[Your tasks]:
(1) According to the baseball blog excerpt, on what day does the series against the Cardinals start?
(2) Rewrite the passage of the baseball blog excerpt starting at "Vince Coleman" and ending at "in the mood.", putting "Ozzie Smith" in place of "Willie McGee".

Time to break that old 80s greatest hit, hatred of the Cardinals.
Vince Coleman
Tommie Herr
John Tudor
Todd Worrell
Willie McGee
Whitey Herzog
Terry Pendleton
Yeah, now I have your attention. I should put some Def Leppard records on to get in the mood.
The good news is, the series starts Wednesday, so with three days off the Mets can get all three of their starters set, whereas the Cardinals can’t start Carpenter on his regular rest until Game Three.
UPDATE: OK, want some more contemporary names? Braden Looper. Jeff Weaver (that’s for the Yankee fans). And of course, it’s every baseball fan’s duty to hate Tony La Russa.
Besides, if you liked the 2004 NLCS, you have to want a Beltran-Pujols rematch.

Gamer

Who needs injury reports when you’ve got a blog? Cliff Floyd speaks:

I want to play, and I don’t know what to think. I wanted to score that run. It’s the postseason. You don’t hold back. We wanted that run, and now my leg might hold me back.
My Achilles betrayed me…
The good news is that I’ve got Monday and Tuesday to get treatment before we play again. And I’ve already started treatment with ice. I’ll be wearing one of those boots again. I don’t know, maybe it’ll get better in two days. If it doesn’t, I’ll deal with it. Someone already suggested to me that I could be the DH if we get into the World Series.
I’ll just rub some champagne on it and see, or I’ll have a few beers. Maybe a few more, and by the time I get to Wednesday, I’ll be good to go.

H/t MetsBlog. If you don’t like Cliff Floyd, well, you just don’t like baseball.

Jobless Joe?

I don’t see a specific story on the website but the talk of the TV is that the Daily News is reporting that Hated (or Pitied?) Yankees will fire Joe Torre, perhaps as early as today, and bring back Lou Piniella. Mike Lupica wants it to happen. This strikes me as insane – I’m no lover of Torre but how exactly is it his fault? This is a veteran team, and they just picked a bad time to lose 3 in a row to a good pitching staff. And I’m not sure what Piniella adds to the picture.

It Was A Good Day

Very quick thoughts here, perhaps to be expanded upon later:
*METS WIN! METS WIN! METS WIN! METS WIN! METS WIN! METS WIN!
*I guess we’ll never know who the Game Four starter would really have been. I fear finding out in the next round, though.
*Broxton bombed – but not really. That long sixth inning was a replay of the 1986 Game Six rally in terms of dinks and dunks into short center. Still, Grady did leave him out there an awful long time. Randolph also left Mota in so long as to really tempt fate, when there’s really no reason why a fresh Roberto Hernandez is inferior to a tired Mota.
*I sure hope Cliff Floyd is OK.
*The Yankees were, purely and simply, done in by the 1-2 punch of a very short series and good pitching. Of course, as I have noted before, if you hold the view that the Yankees’ victories in 1996-2000 were due to some superior reserve of clutch-ness, you need to find scapegoats. Hence, A-Rod will get all the blame.

[Rows from a dataset on spatial reasoning]:
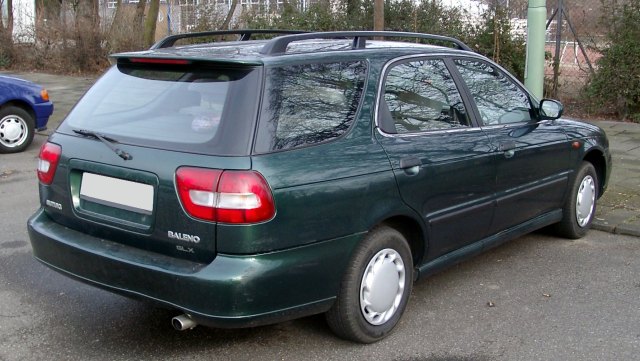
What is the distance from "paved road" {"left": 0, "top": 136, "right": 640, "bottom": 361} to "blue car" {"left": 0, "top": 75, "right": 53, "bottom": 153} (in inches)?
181

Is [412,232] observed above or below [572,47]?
below

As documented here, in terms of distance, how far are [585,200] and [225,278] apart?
148 inches

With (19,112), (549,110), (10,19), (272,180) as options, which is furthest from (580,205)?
(10,19)

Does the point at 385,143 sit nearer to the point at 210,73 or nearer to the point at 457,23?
the point at 210,73

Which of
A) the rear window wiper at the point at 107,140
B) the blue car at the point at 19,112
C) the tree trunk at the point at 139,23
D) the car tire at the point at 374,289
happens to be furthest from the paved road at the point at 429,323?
the tree trunk at the point at 139,23

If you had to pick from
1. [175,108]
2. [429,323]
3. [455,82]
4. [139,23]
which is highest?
[139,23]

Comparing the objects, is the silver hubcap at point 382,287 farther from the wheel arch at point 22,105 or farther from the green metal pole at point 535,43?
the wheel arch at point 22,105

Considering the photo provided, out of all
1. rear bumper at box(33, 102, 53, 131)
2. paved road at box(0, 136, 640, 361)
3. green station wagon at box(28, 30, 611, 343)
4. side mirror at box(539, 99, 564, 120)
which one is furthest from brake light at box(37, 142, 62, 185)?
rear bumper at box(33, 102, 53, 131)

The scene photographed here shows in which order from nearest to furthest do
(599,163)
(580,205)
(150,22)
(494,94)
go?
(494,94) < (580,205) < (599,163) < (150,22)

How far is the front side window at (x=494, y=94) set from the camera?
186 inches

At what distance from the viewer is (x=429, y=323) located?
4219mm

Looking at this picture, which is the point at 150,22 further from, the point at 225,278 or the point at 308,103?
the point at 225,278

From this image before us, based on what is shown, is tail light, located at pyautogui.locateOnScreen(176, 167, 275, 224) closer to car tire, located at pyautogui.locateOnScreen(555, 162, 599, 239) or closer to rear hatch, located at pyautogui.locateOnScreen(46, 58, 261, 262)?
rear hatch, located at pyautogui.locateOnScreen(46, 58, 261, 262)

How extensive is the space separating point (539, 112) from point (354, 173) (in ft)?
7.41
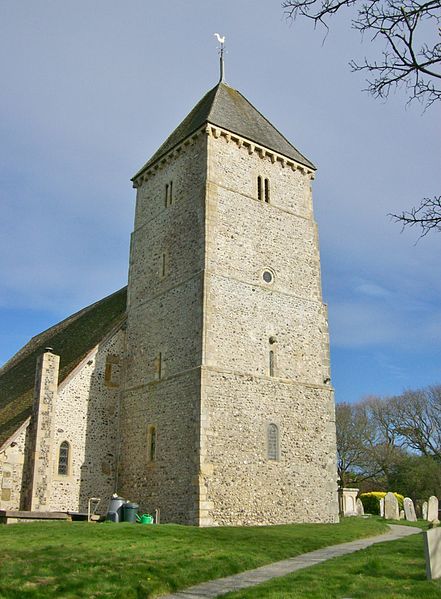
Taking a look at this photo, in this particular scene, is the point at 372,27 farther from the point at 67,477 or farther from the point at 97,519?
the point at 67,477

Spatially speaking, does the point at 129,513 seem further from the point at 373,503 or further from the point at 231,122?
the point at 373,503

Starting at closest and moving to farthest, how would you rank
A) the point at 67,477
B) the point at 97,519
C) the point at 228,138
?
1. the point at 97,519
2. the point at 67,477
3. the point at 228,138

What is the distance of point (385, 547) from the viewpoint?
13.3 metres

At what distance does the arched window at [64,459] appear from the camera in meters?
20.7

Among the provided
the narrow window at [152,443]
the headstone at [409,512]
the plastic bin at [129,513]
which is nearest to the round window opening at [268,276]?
the narrow window at [152,443]

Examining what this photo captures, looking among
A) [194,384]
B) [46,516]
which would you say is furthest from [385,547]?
[46,516]

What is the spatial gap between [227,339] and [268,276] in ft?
11.2

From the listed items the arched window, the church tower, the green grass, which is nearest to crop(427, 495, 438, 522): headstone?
the church tower

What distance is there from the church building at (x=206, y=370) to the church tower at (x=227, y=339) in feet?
0.18

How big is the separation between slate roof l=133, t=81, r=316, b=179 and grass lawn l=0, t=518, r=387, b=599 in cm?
1488

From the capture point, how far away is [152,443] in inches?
816

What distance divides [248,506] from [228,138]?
44.4 feet

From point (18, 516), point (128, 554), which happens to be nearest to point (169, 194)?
point (18, 516)

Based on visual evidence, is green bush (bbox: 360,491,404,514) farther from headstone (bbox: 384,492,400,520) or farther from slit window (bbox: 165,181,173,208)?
slit window (bbox: 165,181,173,208)
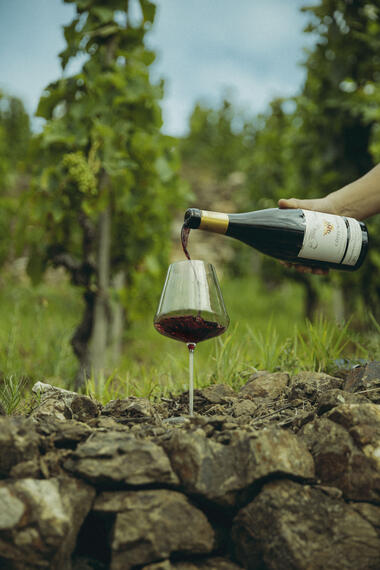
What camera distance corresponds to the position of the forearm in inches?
98.9

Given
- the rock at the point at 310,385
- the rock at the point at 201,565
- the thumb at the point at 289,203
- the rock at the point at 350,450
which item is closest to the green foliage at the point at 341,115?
the thumb at the point at 289,203

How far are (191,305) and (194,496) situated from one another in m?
0.67

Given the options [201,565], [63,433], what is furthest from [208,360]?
[201,565]

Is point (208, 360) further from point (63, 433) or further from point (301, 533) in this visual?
point (301, 533)

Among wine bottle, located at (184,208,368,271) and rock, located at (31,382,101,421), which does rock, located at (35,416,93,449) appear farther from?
wine bottle, located at (184,208,368,271)

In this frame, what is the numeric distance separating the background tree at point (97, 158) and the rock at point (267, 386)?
1.59m

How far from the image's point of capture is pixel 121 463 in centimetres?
149

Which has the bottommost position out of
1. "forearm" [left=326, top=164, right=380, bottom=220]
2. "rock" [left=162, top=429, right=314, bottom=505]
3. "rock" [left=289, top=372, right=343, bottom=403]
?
"rock" [left=162, top=429, right=314, bottom=505]

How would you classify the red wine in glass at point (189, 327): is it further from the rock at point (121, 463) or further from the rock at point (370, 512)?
the rock at point (370, 512)

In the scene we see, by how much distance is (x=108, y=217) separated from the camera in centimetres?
408

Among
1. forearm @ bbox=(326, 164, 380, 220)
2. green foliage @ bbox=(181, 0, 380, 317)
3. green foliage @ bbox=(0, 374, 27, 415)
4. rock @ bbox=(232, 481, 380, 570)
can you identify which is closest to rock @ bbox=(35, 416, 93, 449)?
green foliage @ bbox=(0, 374, 27, 415)

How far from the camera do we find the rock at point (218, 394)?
2.14 metres

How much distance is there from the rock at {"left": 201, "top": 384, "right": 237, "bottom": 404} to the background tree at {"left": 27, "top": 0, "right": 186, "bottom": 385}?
4.89 ft

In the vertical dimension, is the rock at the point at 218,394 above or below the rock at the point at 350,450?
above
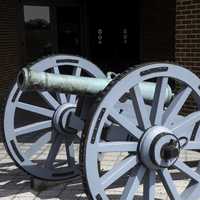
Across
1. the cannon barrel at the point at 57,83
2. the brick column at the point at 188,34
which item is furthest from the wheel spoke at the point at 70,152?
the brick column at the point at 188,34

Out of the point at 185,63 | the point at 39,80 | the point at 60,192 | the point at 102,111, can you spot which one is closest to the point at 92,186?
the point at 102,111

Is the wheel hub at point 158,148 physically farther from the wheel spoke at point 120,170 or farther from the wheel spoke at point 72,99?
the wheel spoke at point 72,99

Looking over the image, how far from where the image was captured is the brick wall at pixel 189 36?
664cm

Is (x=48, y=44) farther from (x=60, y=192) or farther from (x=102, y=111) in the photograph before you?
(x=102, y=111)

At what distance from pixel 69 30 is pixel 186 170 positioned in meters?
10.3

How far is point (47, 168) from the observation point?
16.9ft

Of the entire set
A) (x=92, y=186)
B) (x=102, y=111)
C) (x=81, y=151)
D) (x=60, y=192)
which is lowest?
(x=60, y=192)

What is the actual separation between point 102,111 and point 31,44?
1007cm

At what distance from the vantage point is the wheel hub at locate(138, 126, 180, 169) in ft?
12.5

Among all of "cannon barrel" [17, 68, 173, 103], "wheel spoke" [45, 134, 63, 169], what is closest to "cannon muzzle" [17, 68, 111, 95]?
"cannon barrel" [17, 68, 173, 103]

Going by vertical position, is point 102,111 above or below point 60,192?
above

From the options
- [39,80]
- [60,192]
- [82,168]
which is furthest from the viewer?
[60,192]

[Results for the exercise]:
(1) Wednesday

(2)
Vince Coleman
Tommie Herr
John Tudor
Todd Worrell
Ozzie Smith
Whitey Herzog
Terry Pendleton
Yeah, now I have your attention. I should put some Def Leppard records on to get in the mood.